Peanut Butter Banana Protein Smoothie

Whether you're gearing up for a long endurance training session or event, or recovering from one, we've got the perfect smoothie recipe to repair your muscles and keep you strong. Our peanut butter banana protein smoothie is here to cover your nutritional needs and take your tastebuds on a wild ride.

Ingredients:

  • 1 cup of whole milk

  • 1 banana

  • 2 tablespoons of peanut butter

  • 1 scoop of vanilla hemp protein

  • 1 teaspoon of honey

  • 1 teaspoon of cinnamon

  • 1 cup of ice

Nutritional Facts:

  • Calories: 500-550

  • Protein: 20-25 grams

  • Carbohydrates: 50-60 grams

  • Dietary Fiber: 6-7 grams

  • Sugars: 25-30 grams

  • Fat: 25-30 grams

  • Saturated Fat: 6-8 grams

  • Cholesterol: 10-15 milligrams

  • Sodium: 200-250 milligrams

  • Calcium: 200-250 milligrams

  • Potassium: 750-800 milligrams

Directions:

  1. Begin by pouring 1 cup of whole milk into your blender. Whole milk provides a solid protein base for muscle repair and growth.
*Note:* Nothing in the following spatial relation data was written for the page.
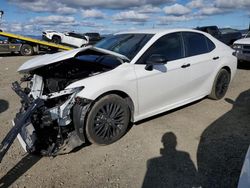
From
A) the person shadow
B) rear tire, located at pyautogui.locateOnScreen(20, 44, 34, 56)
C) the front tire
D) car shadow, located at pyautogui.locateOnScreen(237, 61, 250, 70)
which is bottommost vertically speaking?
the person shadow

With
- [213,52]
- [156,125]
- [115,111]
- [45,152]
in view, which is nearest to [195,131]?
[156,125]

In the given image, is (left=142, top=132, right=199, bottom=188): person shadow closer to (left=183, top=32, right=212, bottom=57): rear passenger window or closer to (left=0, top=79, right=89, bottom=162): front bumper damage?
(left=0, top=79, right=89, bottom=162): front bumper damage

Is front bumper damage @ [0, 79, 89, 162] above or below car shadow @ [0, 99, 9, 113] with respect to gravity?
above

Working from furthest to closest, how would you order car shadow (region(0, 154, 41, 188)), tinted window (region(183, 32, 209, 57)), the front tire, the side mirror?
tinted window (region(183, 32, 209, 57))
the side mirror
the front tire
car shadow (region(0, 154, 41, 188))

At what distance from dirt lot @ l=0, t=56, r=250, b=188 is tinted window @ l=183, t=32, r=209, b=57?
1.29m

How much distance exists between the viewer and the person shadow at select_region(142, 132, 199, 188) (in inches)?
121

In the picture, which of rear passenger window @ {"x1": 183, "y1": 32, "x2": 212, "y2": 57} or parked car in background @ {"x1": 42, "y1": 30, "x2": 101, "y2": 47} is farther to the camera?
parked car in background @ {"x1": 42, "y1": 30, "x2": 101, "y2": 47}

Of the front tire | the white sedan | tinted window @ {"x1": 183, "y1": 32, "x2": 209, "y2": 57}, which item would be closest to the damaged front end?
the white sedan

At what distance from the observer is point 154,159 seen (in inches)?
142

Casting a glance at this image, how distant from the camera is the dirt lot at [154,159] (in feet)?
10.4

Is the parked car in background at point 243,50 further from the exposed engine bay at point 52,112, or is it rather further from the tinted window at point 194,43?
the exposed engine bay at point 52,112

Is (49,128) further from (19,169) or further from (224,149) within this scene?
(224,149)

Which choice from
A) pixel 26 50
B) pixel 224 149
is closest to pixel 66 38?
pixel 26 50

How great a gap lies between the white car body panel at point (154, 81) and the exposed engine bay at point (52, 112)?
163mm
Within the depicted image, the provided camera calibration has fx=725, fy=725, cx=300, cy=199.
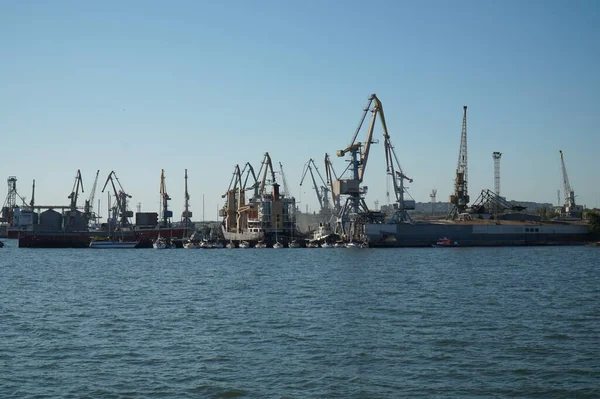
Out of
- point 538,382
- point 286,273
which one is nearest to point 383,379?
point 538,382

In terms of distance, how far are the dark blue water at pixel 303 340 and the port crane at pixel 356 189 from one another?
227ft

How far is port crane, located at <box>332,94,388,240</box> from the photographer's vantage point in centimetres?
11362

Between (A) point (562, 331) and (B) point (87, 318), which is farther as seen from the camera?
(B) point (87, 318)

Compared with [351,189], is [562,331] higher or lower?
lower

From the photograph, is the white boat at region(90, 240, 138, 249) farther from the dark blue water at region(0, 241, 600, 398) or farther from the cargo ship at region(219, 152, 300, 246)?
the dark blue water at region(0, 241, 600, 398)

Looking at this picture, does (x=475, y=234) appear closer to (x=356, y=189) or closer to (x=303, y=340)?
(x=356, y=189)

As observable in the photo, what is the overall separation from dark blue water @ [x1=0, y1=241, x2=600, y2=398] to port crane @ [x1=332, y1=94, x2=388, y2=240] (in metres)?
69.2

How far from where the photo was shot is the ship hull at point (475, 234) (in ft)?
377

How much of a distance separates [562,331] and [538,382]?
789 centimetres

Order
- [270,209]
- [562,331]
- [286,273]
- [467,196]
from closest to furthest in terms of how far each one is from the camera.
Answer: [562,331], [286,273], [270,209], [467,196]

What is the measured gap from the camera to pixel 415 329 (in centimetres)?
2594

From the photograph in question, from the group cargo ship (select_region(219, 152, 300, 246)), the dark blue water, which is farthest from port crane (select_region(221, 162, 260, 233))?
the dark blue water

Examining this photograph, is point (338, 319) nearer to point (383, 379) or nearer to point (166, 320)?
point (166, 320)

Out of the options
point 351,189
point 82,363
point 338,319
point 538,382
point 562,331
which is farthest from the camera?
point 351,189
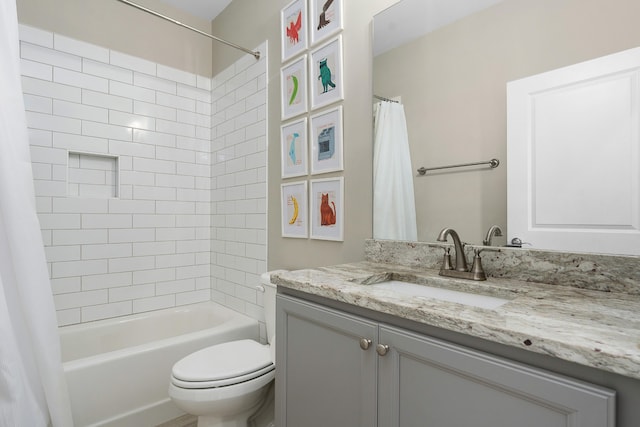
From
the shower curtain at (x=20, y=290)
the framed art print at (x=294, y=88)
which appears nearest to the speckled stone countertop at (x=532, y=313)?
the shower curtain at (x=20, y=290)

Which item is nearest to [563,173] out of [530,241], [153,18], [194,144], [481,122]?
[530,241]

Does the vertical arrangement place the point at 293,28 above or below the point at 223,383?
above

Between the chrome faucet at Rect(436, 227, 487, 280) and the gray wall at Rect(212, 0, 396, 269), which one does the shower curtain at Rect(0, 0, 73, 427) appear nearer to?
the gray wall at Rect(212, 0, 396, 269)

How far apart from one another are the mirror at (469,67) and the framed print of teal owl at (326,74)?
8.5 inches

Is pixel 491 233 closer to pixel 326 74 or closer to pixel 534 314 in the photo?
pixel 534 314

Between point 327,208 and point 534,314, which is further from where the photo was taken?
point 327,208

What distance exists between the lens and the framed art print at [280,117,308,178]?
1.90 meters

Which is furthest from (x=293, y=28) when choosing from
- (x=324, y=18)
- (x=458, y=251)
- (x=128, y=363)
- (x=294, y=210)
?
(x=128, y=363)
  2. Add one ripe banana. Bananas are loaded with potassium, which helps to prevent muscle cramps—an essential for endurance athletes.

  3. Scoop in 2 tablespoons of peanut butter. The healthy fats in peanut butter are an excellent source of long-lasting energy.

  4. Blend in 1 scoop of vanilla hemp protein. Hemp protein is a plant-based powerhouse, packed with amino acids to aid muscle recovery.

  5. Drizzle in 1 teaspoon of honey for a touch of natural sweetness.

  6. Sprinkle in 1 teaspoon of cinnamon for added flavor and its potential anti-inflammatory properties.

  7. Top it off with 1 cup of ice. Blend everything together until it's smooth and creamy.

  8. Pour and drink slowly (good luck) to prevent a brain freeze.

Why Athletes Love This Smoothie:

  • Protein Boost: With a whopping 20-25 grams of protein, this smoothie is your go-to for muscle recovery.

  • Healthy Fats: Peanut butter provides essential fats to keep your energy levels steady during those long training sessions.

  • Potassium Powerhouse: Bananas help prevent muscle cramps.

  • Calorie Dense: With over 500 calories per smoothie, this is a great way to get calories into your body quickly.

This peanut butter banana protein smoothie is a fantastic addition to your nutritional toolkit. It helps you maintain strength and stamina during your runs and aids in post-workout recovery. Blend it, sip it, and enjoy the way it fuels your journey. Stay strong and keep training hard!